Wildfire tech, cybersecurity upgrades in California’s 2020 budget
While the $222 billion budget proposed by California Gov. Gavin Newsom focuses most prominently on addressing the state’s shortages of teachers, housing and health care, it also includes several new allocations for technology programs that promise to improve network security and augment emergency response for a state with an ever-widening wildfire season.
The governor’s statement opening his budget proposal for the 2020-21 fiscal year struck a tone between urgency and a long view of the state’s well-being.
“These problems—catastrophic wildfires and their impacts, the expanding homelessness crisis, and growing inequality of opportunity—have been decades in the making and won’t be fixed overnight,” Newsom writes. “California can and must do more to tackle these challenges and fortify our future.”
A big boost for Cal Fire
The California Department of Forestry and Fire Protection, or Cal Fire, would get an additional $120 million next year, rising to $150 million in subsequent years for additional resources, including hiring new firefighters and adding more engines to to the state’s firefighting fleet.
But the plan also proposes several new investments in digital technologies that can be used to prevent or contain wildfires, including an increased use of data taken from light and detection and ranging, or lidar, systems “to better inform resources management and hazard assessment decisions.”

▸ DIRECTIVES
(A) In the article on California's 2020 budget, how much additional money would Cal Fire receive next year?
(B) Reproduce the passage from the article on California's 2020 budget word for word, starting at "The governor’s statement" and ending at "state’s firefighting fleet.".

▸ MATERIAL PROVIDED
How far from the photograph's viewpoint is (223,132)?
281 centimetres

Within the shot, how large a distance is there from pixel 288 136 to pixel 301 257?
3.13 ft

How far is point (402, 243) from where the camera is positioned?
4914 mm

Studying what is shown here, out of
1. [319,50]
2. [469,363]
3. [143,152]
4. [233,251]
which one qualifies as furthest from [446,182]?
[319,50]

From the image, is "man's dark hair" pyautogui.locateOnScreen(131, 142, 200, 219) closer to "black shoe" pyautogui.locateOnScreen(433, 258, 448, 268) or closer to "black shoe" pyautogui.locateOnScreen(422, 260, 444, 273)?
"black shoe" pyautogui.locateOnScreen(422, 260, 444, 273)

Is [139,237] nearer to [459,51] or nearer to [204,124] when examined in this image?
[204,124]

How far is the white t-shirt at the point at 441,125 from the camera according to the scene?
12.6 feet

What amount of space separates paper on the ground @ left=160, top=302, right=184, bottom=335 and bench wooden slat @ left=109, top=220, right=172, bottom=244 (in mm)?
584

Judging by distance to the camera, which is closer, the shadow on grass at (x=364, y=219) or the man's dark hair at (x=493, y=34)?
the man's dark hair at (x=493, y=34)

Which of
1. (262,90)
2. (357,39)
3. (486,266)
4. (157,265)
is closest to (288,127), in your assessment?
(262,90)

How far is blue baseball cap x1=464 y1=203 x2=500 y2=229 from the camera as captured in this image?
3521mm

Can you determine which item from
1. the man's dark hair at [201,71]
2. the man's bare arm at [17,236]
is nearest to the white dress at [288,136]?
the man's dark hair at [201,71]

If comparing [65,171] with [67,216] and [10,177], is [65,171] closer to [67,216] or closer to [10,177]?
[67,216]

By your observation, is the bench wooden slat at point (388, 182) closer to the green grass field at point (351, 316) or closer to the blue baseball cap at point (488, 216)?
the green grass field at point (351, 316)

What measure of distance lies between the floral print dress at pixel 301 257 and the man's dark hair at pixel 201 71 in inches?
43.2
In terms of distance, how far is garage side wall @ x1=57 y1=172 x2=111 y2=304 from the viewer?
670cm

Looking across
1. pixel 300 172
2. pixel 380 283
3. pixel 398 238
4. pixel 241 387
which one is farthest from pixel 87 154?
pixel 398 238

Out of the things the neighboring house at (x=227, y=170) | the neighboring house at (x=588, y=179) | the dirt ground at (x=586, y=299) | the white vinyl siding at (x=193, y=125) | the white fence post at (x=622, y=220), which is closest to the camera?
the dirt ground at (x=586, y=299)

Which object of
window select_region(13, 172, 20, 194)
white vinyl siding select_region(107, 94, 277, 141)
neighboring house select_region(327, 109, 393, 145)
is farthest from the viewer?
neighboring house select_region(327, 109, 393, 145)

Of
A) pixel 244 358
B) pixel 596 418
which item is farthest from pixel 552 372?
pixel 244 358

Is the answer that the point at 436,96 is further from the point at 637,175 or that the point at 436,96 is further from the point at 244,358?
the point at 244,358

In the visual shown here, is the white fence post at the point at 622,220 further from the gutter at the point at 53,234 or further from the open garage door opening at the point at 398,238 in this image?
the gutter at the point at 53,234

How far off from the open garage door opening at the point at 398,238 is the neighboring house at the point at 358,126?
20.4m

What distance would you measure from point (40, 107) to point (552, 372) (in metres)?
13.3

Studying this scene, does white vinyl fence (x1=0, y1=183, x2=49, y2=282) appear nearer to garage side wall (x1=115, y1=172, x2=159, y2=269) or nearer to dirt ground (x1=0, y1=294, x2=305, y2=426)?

▸ OUTPUTS
(A) $120 million

(B)
The governor’s statement opening his budget proposal for the 2020-21 fiscal year struck a tone between urgency and a long view of the state’s well-being.
“These problems—catastrophic wildfires and their impacts, the expanding homelessness crisis, and growing inequality of opportunity—have been decades in the making and won’t be fixed overnight,” Newsom writes. “California can and must do more to tackle these challenges and fortify our future.”
A big boost for Cal Fire
The California Department of Forestry and Fire Protection, or Cal Fire, would get an additional $120 million next year, rising to $150 million in subsequent years for additional resources, including hiring new firefighters and adding more engines to to the state’s firefighting fleet.